As delegates return to their home countries from COP28 (in many cases by jet aeroplane), a reminder that catastrophic climate breakdown is not some future threat, which we have plenty of time to avert …
For many years, corporate and financial interests invested in fossil fuels worked hard to deny climate change. In the face of ever-more convincing evidence, denial shifted to downplaying – and one form of this is the suggestion that the ‘effects’ of climate breakdown are ‘coming’: we have to prepare for them, we have time to do that, and meanwhile any tweaks and changes and ‘forward planning’ which acknowledge the need for transition can run in parallel to ‘business as usual’.
But recurrent extreme weather events here in Scotland show that the need for change is immediate and urgent.

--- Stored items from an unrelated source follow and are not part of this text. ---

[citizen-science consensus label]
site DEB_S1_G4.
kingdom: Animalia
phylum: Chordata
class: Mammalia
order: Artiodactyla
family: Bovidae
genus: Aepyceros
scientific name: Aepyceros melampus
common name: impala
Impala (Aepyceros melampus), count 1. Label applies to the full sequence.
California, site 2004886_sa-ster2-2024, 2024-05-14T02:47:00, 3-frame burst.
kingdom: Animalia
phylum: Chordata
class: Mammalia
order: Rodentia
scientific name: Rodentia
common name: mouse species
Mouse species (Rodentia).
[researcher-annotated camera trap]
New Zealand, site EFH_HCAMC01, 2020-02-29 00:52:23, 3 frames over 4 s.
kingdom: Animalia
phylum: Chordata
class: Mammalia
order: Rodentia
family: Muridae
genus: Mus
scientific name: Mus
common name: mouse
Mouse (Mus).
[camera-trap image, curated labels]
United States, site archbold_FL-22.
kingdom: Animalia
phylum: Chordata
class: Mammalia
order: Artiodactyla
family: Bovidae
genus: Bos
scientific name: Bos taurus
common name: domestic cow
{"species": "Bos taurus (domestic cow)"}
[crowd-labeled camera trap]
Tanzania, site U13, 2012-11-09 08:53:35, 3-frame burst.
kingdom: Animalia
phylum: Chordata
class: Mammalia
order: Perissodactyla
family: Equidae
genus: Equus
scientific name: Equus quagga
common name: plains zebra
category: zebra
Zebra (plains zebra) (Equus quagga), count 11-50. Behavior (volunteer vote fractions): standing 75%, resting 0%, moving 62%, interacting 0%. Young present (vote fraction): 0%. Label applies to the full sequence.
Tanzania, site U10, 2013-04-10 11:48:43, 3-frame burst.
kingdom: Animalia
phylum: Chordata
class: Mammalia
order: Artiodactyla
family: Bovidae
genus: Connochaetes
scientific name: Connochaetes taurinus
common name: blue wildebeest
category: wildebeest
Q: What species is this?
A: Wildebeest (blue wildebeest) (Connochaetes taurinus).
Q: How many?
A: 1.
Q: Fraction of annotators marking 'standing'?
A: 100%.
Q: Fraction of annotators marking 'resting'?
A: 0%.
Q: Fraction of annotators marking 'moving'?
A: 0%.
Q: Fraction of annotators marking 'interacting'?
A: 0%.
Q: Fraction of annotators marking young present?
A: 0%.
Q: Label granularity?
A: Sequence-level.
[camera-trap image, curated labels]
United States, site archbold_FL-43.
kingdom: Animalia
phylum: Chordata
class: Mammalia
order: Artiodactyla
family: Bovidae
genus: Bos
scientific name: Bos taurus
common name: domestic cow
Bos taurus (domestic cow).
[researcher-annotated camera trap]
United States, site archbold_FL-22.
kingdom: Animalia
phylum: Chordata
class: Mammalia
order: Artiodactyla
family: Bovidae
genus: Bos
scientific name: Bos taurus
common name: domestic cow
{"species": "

Look at what happened during Storm Babet in October. A man killed when a tree fell onto the van he was driving in Forfar; a woman killed when she was swept into the Water of Lee. Major roads and rail links were closed for days and, in some cases, seriously damaged. Seawalls and coastal paths including in North Berwick, Dunbar and St Andrews were destroyed. There was huge flooding in the north-east, with Brechin one of the towns most affected. Hundreds of people in other parts of Angus were evacuated from their homes. The Dighty Burn in Dundee overflowed dramatically … many other details could be added.
Aberdeenshire, Angus, Perth & Kinross, Fife, South Lanarkshire, Highland and Moray will be eligible for Bellwin funding and additional assistance. Beyond the necessary reactive work which this will allow, we will need expensive infrastructural changes to be able to cope with the frequency of extreme weather events accompanying the climate crisis – and to play our part as a country in effecting real change to address the causes and drivers of the all-too-real catastrophe which is developing.
This article draws on Cathie Lloyd’s December 2023 ‘Environment Report’ to her SNP branch in Edinburgh.